The band started playing “Someone Great” and I decided not to fight the throng. I closed my eyes and let the sweaty flesh bounce off my own. Elbows skimmed my forearms; heels jammed my toes. After spending weeks untethered on the internet, the physicality felt good, even as it scared me a little, even as it sharpened my loneliness to a point. Luckily it was the perfect song to be lonely to.

“Someone Great” is about loss. Actually it’s about the death of James Murphy’s therapist, but we didn’t know that then, or at least I didn’t; Murphy was cagey in interviews. To me it was about how it feels when you’ve lost someone, and the one person you want to talk to about it—the one person who could help you grieve—is the person you’ve lost.

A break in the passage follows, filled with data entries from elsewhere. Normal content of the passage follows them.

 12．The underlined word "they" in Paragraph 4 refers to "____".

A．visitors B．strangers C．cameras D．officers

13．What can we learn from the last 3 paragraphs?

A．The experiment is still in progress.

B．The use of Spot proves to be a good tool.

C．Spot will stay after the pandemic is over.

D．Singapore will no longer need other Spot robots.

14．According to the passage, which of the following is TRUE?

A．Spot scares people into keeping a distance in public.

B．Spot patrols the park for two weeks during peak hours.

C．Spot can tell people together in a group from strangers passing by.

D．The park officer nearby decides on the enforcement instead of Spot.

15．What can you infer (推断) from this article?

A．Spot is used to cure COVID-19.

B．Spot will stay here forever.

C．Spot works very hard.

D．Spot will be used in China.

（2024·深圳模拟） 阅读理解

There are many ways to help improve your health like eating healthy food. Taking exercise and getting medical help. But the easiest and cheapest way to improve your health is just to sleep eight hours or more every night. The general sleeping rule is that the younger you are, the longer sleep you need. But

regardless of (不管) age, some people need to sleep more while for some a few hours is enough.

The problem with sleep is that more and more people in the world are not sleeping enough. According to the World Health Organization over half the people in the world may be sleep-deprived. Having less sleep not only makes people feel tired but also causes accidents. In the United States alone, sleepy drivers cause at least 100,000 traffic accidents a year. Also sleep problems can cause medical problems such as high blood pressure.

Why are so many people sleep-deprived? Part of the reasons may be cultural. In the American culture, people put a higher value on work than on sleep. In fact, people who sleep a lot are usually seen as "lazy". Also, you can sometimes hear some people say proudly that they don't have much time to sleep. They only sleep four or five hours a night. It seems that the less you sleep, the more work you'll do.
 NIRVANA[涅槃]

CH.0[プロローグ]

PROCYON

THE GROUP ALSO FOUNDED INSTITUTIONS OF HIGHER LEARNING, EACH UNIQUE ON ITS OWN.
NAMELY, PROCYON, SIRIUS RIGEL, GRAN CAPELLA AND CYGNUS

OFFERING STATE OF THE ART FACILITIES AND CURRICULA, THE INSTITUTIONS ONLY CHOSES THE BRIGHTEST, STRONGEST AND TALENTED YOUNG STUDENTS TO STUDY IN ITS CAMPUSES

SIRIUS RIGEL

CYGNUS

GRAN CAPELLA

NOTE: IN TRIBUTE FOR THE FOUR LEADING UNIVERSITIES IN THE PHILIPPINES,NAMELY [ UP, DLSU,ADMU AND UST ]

It hit me hard, as Murphy sang, how badly I wanted to talk about “Bay Window” with Joe. How cruel it was for him to deny me that.

I could feel the song’s groove in my blood, the jumpy electronic melodies that had no business being as emotional as they were. I remembered learning in school that the human heart has an electrical system: that was the sound of “Someone Great.” Each skittering beat and record-scratch squeak corresponded to the flares my heart sent up when I thought about Joe—the love, the jealousy, the anger—but they didn’t build to a crescendo. They flickered off, and on again. They kept coming.

I opened my eyes and watched Murphy onstage, singing with his chin raised, clutching the mic like a life preserver. His bandmates twisted knobs, tapped keys. Gray tufts poked out of his temples. He had lost someone great, but he was someone great too. And his pain over this loss would keep coming until the day it stopped, when someone great would be mourning him.

Envy arrived, almost by habit—how lucky Murphy was to be able to express this pain, achieve such catharsis—and suddenly I felt so incredibly bored with myself I wanted to jump out of my skin. I wanted to pull the plug on my own damn heart. I had my name on a Billboard -charting hit, and I still saw myself as a musical idiot. Was I no better than Luke Skinner, dumbing my life down to fit the limitations of my talent? Why couldn’t I follow the advice I’d given him? Why couldn’t I be someone great?

The next day at work I hired the agency’s designer to help me fold my blog into a professional website. I sketched out what I wanted: Percy Marks, Song Jerk, in old-school soda-fountain lettering to clarify the pun, with three buttons: Songwriting, Producing, Writing (where the blog lived). It still felt ballsy to call myself a songwriter and especially a producer—no matter how little musical talent Rick Rubin had, I was certain I had less—so I didn’t tell anyone about the site. I just let it sit there, waiting for someone to google me, or more likely to google “who wrote Bay Window.”

While I waited, I bought myself a keyboard, which I set up in the window of my bedroom next to the desk, and my own marbled composition notebook. I used them to finally scratch a lifelong itch: jotting down a line here, a couplet there, molding them into melodies. I sat in my window every morning before work as I drank my coffee, brutishly picking at the keys. My activist ex was now working for the Obama campaign and had given us a stack of Shepard Fairey posters, which we’d plastered in our windows to such a degree that the morning sun sent a pleasant blue-and-red cast over my room.

And then, while I was visiting Indiana for the holidays, sitting on my brother’s bed, it happened. I got an email through the site from Meg Vee, an objectively badass indie front woman I had admired for years.

Hi, so, I don’t know if you’ve ever had a boyfriend-slash-musical-collaborator but it really sucks to find out he’s been cheating on you with your fans so you kick him out of your band and then you have nobody to write with. And everyone in Brooklyn’s already in bed with each other song-wise. So I was asking around and Dennis from Lowtop Studios mentioned you, then I looked you up and was like OH HER! I’ve come across your blog a bunch of times, always so good. Any interest in punching up a few songs for me? Might be nice to make music with a woman for once in my damn life.

I dropped my laptop and screamed into my brother’s pillow.